The Sweaty Side of Drugs

The Sweaty Side of Drugs

Side effects from medications can sometimes be just as uncomfortable and miserable as the condition for which a person is taking them. It’s one of the challenging Catch-22 situations of living with a chronic illness; you have to take medications because you’re sick, yet invariably some of those medications also cause sickness. Side effects are far from fun to deal with, and they can often pop up at any time.

In a previous article, I wrote about my own embarrassing RA side effect of new and increased facial hair due to long-term prednisone/steroid use.

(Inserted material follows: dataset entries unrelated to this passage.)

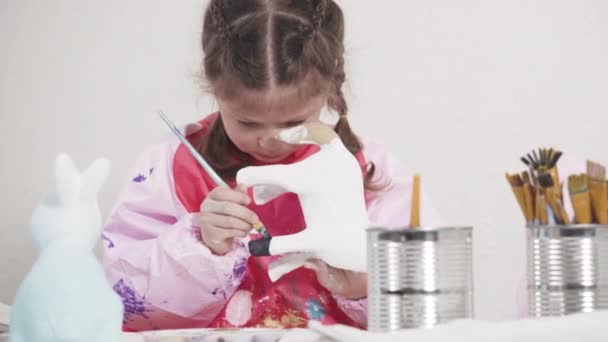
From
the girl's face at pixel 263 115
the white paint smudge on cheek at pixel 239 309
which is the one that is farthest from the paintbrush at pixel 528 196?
the white paint smudge on cheek at pixel 239 309

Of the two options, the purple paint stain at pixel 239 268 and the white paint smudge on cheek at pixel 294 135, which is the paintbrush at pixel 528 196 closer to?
the white paint smudge on cheek at pixel 294 135

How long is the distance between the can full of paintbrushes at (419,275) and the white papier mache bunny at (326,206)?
0.99 feet

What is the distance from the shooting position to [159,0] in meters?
1.42

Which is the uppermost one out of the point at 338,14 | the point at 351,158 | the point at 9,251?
the point at 338,14

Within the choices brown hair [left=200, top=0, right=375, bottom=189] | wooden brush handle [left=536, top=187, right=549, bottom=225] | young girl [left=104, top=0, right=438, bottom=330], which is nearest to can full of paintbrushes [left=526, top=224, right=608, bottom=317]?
wooden brush handle [left=536, top=187, right=549, bottom=225]

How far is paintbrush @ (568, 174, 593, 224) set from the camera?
67cm

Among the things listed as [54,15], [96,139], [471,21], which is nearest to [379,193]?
[471,21]

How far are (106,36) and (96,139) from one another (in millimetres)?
148

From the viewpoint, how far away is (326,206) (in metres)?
0.96

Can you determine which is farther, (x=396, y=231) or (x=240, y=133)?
(x=240, y=133)

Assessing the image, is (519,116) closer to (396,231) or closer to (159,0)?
(159,0)

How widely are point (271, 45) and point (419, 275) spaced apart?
528 millimetres

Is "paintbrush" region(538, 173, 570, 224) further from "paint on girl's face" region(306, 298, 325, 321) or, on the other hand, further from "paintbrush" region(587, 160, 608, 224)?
"paint on girl's face" region(306, 298, 325, 321)

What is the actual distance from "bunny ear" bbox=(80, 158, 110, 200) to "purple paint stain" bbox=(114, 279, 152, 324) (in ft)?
1.60
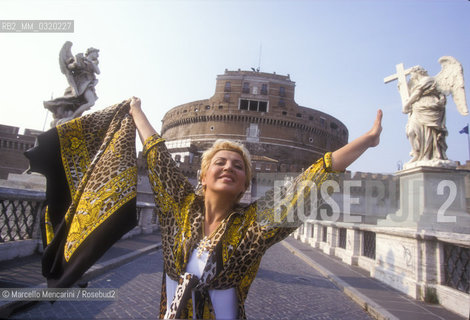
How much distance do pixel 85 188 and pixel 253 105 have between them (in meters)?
44.0

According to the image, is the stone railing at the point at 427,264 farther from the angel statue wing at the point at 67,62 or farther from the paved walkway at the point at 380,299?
the angel statue wing at the point at 67,62

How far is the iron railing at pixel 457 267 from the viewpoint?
361 centimetres

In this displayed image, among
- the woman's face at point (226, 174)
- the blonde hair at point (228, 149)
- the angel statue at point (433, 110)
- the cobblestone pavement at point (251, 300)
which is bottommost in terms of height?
the cobblestone pavement at point (251, 300)

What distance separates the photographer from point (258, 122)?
138 ft

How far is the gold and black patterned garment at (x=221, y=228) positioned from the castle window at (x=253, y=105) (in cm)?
4281

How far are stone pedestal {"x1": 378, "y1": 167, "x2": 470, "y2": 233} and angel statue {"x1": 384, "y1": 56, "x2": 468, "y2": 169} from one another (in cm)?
21

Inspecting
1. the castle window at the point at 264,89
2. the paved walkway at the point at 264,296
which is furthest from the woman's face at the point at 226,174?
the castle window at the point at 264,89

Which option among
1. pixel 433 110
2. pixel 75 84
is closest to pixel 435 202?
pixel 433 110

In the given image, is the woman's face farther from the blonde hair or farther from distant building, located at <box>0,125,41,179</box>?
distant building, located at <box>0,125,41,179</box>

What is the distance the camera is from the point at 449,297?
370 centimetres

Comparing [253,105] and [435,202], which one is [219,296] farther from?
[253,105]

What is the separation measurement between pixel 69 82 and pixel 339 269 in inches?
327

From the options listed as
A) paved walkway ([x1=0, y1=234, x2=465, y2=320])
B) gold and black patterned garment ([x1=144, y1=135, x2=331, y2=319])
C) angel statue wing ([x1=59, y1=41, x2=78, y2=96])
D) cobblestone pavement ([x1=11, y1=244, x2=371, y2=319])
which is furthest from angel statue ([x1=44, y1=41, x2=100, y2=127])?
gold and black patterned garment ([x1=144, y1=135, x2=331, y2=319])

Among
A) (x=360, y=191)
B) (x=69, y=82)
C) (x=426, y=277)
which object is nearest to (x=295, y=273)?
(x=426, y=277)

Well, here’s another rather “unladylike” symptom or side effect that I’ve been dealing with for months that’s also a bit shameful to share: EXCESSIVE SWEATING.

The episodes of extreme sweating from my head, neck, and face have also been accompanied by flushing (a bright-red heat rash that spreads across my chest, neck, and cheeks) and with what I can only describe as “hot flashes”–a feeling as though my entire body is majorly overheating, and like I stepped into a sauna. A friend of mine who also has RA and seems to be suffering from something similar, described it as a feeling of “cooking from the inside.” To say these hot flashes/episodes (they actually stick around a lot longer than a “flash”) are uncomfortable would be a gross understatement. They verge on being unbearable, especially when accompanied by sweat literally falling in drops from my face and my hair becoming wringing wet in a matter of minutes. Disgusting.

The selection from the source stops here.